LISTED ENTRIES »
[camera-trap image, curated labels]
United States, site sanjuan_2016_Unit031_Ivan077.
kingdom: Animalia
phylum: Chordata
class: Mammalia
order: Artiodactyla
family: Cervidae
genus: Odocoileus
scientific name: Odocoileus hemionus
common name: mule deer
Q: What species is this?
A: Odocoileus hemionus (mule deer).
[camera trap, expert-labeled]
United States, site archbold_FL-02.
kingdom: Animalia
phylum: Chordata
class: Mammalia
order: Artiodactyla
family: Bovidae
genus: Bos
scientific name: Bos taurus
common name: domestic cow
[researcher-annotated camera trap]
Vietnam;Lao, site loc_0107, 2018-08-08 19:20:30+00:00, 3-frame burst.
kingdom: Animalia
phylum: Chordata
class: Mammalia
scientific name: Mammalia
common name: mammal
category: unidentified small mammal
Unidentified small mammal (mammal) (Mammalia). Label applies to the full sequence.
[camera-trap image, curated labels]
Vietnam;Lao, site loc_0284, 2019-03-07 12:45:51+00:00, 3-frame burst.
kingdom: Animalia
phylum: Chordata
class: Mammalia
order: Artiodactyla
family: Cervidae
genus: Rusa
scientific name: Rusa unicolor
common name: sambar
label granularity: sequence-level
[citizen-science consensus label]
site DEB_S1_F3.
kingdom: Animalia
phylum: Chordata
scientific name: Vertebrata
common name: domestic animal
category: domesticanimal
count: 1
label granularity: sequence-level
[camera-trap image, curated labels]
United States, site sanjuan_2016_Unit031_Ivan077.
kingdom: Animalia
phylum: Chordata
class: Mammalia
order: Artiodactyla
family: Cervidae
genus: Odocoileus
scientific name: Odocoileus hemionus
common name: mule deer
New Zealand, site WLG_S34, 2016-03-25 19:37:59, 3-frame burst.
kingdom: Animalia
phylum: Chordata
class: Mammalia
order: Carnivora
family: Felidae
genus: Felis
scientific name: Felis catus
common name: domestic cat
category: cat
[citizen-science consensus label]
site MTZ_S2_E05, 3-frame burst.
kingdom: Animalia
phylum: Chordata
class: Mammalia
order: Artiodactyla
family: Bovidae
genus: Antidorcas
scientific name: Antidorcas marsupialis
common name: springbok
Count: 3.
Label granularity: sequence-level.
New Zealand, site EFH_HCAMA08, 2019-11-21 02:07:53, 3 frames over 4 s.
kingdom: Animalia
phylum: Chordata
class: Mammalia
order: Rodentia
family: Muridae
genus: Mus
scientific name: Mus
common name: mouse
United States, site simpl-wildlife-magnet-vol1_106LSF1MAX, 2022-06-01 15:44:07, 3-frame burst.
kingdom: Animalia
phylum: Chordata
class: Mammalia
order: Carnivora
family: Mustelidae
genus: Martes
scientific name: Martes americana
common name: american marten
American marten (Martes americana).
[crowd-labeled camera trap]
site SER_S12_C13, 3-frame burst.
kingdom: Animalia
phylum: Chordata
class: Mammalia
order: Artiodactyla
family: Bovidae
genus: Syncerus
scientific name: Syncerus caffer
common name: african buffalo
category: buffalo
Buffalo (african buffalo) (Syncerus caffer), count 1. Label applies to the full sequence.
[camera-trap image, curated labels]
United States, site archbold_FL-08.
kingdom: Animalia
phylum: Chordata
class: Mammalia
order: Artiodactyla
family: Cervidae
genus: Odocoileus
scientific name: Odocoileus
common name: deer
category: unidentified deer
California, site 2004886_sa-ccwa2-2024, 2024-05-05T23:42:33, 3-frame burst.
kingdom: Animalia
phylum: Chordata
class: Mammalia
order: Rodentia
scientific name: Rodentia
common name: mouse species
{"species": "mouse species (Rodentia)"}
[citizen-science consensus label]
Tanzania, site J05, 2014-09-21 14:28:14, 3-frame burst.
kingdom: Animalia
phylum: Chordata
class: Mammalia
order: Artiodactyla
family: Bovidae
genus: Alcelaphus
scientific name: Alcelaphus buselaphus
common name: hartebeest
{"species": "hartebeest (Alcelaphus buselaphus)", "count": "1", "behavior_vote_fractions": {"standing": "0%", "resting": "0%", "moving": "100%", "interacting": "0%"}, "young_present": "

TASK REQUIREMENTS » Taking the entries above, write out exactly the lines starting with the line containing "New Zealand, site EFH_HCAMA08, 2019-11-21" and going on through the line containing "scientific name: Rodentia", both included, and nothing else.

TASK SOLUTION »
New Zealand, site EFH_HCAMA08, 2019-11-21 02:07:53, 3 frames over 4 s.
kingdom: Animalia
phylum: Chordata
class: Mammalia
order: Rodentia
family: Muridae
genus: Mus
scientific name: Mus
common name: mouse
United States, site simpl-wildlife-magnet-vol1_106LSF1MAX, 2022-06-01 15:44:07, 3-frame burst.
kingdom: Animalia
phylum: Chordata
class: Mammalia
order: Carnivora
family: Mustelidae
genus: Martes
scientific name: Martes americana
common name: american marten
American marten (Martes americana).
[crowd-labeled camera trap]
site SER_S12_C13, 3-frame burst.
kingdom: Animalia
phylum: Chordata
class: Mammalia
order: Artiodactyla
family: Bovidae
genus: Syncerus
scientific name: Syncerus caffer
common name: african buffalo
category: buffalo
Buffalo (african buffalo) (Syncerus caffer), count 1. Label applies to the full sequence.
[camera-trap image, curated labels]
United States, site archbold_FL-08.
kingdom: Animalia
phylum: Chordata
class: Mammalia
order: Artiodactyla
family: Cervidae
genus: Odocoileus
scientific name: Odocoileus
common name: deer
category: unidentified deer
California, site 2004886_sa-ccwa2-2024, 2024-05-05T23:42:33, 3-frame burst.
kingdom: Animalia
phylum: Chordata
class: Mammalia
order: Rodentia
scientific name: Rodentia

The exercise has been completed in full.